Mylovanov and Zapechelnyuk consider a variant in which verification occurs after the prize has been allocated and the penalty that can be imposed on a false claimant is limited. When there are many agents, the optimal mechanism shortlists all agents above a threshold together with a fraction of those below it, and awards the prize to a randomly chosen agent on the shortlist; when there are few agents, the prize goes to the highest claimant, but the admissible range of claims is restricted from above and below.

Erlanson and Kleiner extend the approach from allocation to collective choice, studying a principal deciding between a new policy and the status quo when the relevant information is held by strategic agents, transfers are unavailable and claims can be verified at a cost. They characterize the optimal mechanism and show that it can be implemented as a cardinal voting rule in which agents cast either a baseline vote or a stronger vote that exposes them to verification.

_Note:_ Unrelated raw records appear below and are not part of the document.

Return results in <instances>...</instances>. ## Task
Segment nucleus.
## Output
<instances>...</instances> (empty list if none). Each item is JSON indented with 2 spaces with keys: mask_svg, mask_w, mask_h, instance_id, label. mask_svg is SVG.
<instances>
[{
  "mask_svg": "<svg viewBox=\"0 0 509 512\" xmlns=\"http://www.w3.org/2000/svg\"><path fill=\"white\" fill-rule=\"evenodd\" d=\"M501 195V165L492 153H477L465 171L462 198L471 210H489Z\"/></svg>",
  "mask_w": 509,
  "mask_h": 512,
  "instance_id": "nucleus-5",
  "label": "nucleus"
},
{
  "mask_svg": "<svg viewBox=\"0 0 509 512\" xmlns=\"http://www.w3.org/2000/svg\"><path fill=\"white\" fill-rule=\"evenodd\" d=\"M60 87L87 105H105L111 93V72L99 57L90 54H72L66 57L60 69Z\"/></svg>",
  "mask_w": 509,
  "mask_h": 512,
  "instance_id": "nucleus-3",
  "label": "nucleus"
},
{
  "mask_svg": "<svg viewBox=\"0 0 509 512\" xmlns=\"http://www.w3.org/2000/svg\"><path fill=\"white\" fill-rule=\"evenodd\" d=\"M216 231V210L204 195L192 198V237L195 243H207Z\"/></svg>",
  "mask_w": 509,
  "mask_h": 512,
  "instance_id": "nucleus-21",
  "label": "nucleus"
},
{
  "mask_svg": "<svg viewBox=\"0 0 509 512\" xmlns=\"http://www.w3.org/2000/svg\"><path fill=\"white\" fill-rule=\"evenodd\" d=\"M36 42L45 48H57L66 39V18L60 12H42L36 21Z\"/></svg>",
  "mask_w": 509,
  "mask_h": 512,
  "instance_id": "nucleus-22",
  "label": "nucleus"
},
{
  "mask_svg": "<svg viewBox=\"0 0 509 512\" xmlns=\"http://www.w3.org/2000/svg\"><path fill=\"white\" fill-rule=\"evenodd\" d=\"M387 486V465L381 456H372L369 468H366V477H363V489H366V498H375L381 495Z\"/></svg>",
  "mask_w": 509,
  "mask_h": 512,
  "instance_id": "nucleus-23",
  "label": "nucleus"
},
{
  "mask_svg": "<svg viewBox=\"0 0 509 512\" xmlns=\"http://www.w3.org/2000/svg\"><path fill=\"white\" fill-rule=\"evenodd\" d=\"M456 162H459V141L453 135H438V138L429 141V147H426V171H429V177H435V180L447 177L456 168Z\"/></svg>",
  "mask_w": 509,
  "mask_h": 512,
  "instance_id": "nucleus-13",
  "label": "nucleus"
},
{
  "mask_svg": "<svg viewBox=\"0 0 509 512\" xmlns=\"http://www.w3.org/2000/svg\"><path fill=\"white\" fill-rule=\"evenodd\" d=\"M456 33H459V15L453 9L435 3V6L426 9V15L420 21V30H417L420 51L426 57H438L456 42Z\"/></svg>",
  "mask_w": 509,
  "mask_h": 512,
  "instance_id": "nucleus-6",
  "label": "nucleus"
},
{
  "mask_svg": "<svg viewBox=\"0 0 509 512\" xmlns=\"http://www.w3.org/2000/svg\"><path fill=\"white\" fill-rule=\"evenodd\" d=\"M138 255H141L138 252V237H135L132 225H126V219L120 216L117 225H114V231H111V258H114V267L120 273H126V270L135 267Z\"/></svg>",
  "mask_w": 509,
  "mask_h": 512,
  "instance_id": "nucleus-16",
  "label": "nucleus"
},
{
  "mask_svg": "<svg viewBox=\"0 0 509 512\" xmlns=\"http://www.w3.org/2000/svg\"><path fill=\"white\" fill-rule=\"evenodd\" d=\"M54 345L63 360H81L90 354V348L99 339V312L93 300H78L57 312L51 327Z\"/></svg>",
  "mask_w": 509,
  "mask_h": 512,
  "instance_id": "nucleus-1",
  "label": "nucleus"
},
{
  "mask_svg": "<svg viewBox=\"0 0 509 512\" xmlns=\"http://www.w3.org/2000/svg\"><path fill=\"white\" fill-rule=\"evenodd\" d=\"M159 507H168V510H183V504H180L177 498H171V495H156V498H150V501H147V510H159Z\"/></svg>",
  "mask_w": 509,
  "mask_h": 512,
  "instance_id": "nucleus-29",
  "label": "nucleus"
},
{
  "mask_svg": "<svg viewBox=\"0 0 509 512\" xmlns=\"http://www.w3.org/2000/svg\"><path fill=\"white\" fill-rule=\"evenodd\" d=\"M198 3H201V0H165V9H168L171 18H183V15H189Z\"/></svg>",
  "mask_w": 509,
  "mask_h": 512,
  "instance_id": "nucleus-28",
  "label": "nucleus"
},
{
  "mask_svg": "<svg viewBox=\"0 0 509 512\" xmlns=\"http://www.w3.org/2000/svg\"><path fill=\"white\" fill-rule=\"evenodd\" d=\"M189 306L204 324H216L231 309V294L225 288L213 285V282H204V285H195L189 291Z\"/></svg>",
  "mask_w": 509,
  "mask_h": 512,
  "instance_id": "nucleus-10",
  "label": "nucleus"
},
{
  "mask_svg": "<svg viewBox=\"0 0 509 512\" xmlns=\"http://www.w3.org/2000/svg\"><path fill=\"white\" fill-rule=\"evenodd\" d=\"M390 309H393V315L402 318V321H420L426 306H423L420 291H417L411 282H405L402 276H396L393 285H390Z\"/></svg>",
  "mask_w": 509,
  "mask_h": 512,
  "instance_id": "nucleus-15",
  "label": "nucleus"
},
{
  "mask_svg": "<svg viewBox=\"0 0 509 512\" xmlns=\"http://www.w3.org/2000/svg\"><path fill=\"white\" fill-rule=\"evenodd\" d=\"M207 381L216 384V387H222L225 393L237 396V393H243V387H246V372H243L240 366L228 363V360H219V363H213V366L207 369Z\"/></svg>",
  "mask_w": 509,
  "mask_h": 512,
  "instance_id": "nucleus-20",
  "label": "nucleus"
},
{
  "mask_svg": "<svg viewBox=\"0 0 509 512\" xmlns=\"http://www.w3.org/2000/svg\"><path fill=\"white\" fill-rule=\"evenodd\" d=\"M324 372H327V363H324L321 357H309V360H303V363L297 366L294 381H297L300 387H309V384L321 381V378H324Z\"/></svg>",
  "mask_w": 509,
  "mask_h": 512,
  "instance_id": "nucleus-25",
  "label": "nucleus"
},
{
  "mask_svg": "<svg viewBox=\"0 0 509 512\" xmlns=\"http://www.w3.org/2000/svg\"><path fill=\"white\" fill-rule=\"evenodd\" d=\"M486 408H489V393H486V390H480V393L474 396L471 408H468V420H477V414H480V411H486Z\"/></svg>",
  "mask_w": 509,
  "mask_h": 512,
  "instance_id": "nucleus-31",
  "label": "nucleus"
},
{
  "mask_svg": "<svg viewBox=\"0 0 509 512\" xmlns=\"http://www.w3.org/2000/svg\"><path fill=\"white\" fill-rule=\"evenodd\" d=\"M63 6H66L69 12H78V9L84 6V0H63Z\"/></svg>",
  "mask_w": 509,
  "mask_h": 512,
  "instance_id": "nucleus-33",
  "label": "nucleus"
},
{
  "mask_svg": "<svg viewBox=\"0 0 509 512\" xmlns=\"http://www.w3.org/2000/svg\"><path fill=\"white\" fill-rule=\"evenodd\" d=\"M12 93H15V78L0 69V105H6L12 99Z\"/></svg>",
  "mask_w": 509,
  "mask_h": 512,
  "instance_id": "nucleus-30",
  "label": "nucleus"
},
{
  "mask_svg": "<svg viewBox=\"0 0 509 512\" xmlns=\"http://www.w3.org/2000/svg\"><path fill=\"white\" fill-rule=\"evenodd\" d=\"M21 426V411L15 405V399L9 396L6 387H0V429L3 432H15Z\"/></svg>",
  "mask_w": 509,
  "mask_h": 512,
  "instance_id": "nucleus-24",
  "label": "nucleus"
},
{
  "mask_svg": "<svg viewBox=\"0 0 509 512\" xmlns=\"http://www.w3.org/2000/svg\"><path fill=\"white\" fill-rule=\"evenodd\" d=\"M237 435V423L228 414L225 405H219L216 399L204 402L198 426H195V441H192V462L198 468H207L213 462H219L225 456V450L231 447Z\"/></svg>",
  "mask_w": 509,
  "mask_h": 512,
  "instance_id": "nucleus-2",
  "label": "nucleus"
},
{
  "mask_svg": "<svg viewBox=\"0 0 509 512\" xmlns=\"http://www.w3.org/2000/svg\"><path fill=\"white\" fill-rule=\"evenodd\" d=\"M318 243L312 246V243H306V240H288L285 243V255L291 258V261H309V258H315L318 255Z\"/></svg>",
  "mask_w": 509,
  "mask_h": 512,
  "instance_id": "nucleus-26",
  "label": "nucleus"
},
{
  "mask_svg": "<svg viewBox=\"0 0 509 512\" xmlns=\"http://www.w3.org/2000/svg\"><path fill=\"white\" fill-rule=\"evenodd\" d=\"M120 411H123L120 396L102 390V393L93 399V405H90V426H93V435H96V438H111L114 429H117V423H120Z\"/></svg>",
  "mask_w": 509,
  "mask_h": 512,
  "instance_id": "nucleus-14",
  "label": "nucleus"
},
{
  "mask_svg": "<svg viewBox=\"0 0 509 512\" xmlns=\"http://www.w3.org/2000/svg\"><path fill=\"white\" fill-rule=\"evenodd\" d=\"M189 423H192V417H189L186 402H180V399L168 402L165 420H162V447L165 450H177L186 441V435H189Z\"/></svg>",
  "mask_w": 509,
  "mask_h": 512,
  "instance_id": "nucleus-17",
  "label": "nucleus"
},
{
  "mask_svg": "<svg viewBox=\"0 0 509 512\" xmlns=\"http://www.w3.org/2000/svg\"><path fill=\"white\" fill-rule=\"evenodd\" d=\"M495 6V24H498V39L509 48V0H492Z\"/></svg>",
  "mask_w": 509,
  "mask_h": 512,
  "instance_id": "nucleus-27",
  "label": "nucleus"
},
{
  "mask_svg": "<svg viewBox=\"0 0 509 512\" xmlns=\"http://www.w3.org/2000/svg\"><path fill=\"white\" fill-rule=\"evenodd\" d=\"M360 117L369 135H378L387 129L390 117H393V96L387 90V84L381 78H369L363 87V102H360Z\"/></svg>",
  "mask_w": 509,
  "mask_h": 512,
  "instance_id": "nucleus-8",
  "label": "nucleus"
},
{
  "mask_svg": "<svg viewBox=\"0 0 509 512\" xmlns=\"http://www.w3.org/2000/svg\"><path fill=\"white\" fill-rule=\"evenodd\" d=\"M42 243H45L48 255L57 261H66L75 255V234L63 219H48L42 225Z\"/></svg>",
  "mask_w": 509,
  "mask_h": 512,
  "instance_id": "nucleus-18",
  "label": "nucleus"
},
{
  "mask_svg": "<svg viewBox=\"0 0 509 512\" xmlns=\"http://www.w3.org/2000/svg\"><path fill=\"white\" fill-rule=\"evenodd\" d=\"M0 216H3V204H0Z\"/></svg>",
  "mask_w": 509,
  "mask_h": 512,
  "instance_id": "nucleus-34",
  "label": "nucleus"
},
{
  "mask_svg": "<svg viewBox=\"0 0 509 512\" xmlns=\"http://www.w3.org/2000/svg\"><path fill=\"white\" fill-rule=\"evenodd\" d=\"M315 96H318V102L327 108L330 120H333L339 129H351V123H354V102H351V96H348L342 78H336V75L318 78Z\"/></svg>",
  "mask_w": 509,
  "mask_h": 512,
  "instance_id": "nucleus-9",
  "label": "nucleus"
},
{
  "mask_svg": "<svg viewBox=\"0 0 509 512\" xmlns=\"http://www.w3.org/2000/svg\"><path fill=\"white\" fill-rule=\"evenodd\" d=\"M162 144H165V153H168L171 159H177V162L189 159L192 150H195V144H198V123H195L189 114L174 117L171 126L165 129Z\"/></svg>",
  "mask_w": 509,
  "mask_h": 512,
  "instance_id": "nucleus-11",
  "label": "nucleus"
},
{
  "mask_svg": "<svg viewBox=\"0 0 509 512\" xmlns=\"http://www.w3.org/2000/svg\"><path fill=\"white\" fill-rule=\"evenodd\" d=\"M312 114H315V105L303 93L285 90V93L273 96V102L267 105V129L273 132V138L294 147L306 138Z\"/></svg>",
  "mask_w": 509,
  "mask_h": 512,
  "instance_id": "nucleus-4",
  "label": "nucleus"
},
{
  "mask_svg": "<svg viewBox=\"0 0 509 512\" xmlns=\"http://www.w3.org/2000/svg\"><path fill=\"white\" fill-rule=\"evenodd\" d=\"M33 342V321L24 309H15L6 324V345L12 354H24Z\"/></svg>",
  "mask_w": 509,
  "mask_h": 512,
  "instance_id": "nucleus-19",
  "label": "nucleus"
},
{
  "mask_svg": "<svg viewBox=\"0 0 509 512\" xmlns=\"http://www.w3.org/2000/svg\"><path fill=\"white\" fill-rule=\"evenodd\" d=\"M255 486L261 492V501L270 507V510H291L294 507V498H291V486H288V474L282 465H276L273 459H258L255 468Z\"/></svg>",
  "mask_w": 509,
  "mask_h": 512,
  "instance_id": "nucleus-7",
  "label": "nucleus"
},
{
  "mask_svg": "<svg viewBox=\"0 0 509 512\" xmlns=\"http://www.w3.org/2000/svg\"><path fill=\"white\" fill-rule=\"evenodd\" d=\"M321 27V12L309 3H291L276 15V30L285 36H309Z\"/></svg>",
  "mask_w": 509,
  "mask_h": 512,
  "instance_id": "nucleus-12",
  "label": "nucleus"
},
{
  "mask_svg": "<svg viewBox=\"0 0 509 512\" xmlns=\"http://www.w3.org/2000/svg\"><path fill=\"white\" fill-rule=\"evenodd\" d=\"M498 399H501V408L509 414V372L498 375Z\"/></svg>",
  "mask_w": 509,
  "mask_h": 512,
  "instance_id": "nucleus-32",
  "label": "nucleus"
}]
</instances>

Chua, Hu and Liu generalize this line of work to the allocation of several identical objects among more agents than there are objects, characterizing optimal mechanisms with costly verification in the multi-unit setting.

== Dynamic auditing ==
When the same agent reports repeatedly, the principal can condition audits on the history of reports. Ravikumar and Zhang study a dynamic model in which a taxpayer begins with low income and may transit to high income, which can then be underreported. They show that the optimal auditing mechanism consists of cycles: a taxpayer reporting low income is initially not audited at all, but once the run of low-income reports exceeds a threshold duration, the audit probability becomes positive. Auditing is less frequent when the cost of auditing is higher or the variance of income is lower.

== Related concepts ==
Optimal auditing is closely related to the design of mechanisms that are immune to manipulation without any verification at all, such as strategy-proof mechanisms, and to models in which misreporting is directly costly to the agent rather than detected by inspection. It is also connected to the analysis of manipulation in the strategic bankruptcy problem, where auditing is one of several devices for deterring claimants from inflating their claims.